Across the entries below, work out how many lines contain "frame". Please give the number only.

- _Supplied material_

*-*-*

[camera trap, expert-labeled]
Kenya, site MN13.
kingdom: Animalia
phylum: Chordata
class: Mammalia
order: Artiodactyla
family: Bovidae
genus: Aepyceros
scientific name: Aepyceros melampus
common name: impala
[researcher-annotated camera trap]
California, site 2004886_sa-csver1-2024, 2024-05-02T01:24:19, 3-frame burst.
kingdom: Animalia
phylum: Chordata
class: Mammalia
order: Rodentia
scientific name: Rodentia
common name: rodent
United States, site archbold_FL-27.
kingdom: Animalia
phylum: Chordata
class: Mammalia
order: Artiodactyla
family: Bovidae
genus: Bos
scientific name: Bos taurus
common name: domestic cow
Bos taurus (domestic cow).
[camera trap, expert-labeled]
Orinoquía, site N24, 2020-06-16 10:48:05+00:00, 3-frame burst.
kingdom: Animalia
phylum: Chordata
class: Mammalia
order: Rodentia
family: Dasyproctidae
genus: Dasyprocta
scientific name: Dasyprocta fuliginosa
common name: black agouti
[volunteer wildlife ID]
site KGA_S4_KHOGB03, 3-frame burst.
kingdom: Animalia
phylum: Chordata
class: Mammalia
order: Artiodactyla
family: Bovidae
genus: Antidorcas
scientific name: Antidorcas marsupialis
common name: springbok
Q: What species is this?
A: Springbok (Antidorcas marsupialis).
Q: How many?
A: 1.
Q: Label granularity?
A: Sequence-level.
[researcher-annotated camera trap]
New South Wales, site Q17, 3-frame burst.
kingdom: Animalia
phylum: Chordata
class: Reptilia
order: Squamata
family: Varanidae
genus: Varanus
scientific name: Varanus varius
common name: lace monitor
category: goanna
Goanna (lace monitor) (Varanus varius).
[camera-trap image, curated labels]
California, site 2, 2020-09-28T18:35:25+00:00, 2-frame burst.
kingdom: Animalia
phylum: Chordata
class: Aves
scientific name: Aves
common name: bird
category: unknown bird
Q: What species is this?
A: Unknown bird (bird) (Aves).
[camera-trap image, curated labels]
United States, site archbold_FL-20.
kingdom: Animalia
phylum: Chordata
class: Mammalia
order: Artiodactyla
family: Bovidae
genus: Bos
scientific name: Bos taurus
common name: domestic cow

*-*-*

- _Reply to the exercise_
5